## EXERCISE TEXT
\section{Experimental Evaluation}

To the best of our knowledge, this work is the first to propose and solve RC-POMDPs, and thus there are no existing algorithms to compare to directly. The purpose of our evaluation is to (i) empirically compare the \emph{behavior} of policies computed for RC-POMDPs with those computed for C-POMDPs, and (ii) evaluate the performance of our proposed algorithm for RC-POMDPs. To this end, we consider the following offline algorithms to compare against our \textbf{ARCS}\footnote{Our code is open sourced at \url{https://github.com/CU-ADCL/RC-PBVI.jl}}:

\begin{itemize}[nosep] %, label={},leftmargin=0pt
    \item \textbf{CGCP} \cite{walraven2018cgcp}: Algorithm that computes near-optimal policies for C-POMDPs using a primal-dual approach.
    \item \textbf{CGCP-CL}: Closed-loop CGCP with updates on belief and admissible cost at each time step.
    \item \textbf{Exp-Gradient \cite{kalagarla22aNoRegret}}: Algorithm that computes mixed policies using a no-regret learning approach with a primal-dual approach using an Exponentiated Gradient method.
    \item \textbf{CPBVI} \cite{kim2011cpbvi}: Approximate dynamic programming that uses admissible cost as a heuristic.
    \item \textbf{CPBVI-D}: We modify CPBVI to compute deterministic policies to evaluate its efficacy for RC-POMDPs.
    % \item \textbf{ARCS} (Ours).
\end{itemize}

Since the purpose of our comparison between RC-POMDPs and C-POMDPs is mainly with regard to constraints, we do not compare to online C-POMDP algorithms such as CC-POMCP \citet{Lee2018ccpomcp} which can handle larger problems but do not have anytime guarantees on constraint satisfaction.

## GIVEN MATERIAL
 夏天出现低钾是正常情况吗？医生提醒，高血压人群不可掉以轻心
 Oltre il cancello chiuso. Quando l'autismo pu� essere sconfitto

## TASK INSTRUCTIONS
Reproduce verbatim the passage of the experimental evaluation text from "To the best" to "a primal-dual approach.".

## ANSWER BELOW
To the best of our knowledge, this work is the first to propose and solve RC-POMDPs, and thus there are no existing algorithms to compare to directly. The purpose of our evaluation is to (i) empirically compare the \emph{behavior} of policies computed for RC-POMDPs with those computed for C-POMDPs, and (ii) evaluate the performance of our proposed algorithm for RC-POMDPs. To this end, we consider the following offline algorithms to compare against our \textbf{ARCS}\footnote{Our code is open sourced at \url{https://github.com/CU-ADCL/RC-PBVI.jl}}:

\begin{itemize}[nosep] %, label={},leftmargin=0pt
    \item \textbf{CGCP} \cite{walraven2018cgcp}: Algorithm that computes near-optimal policies for C-POMDPs using a primal-dual approach.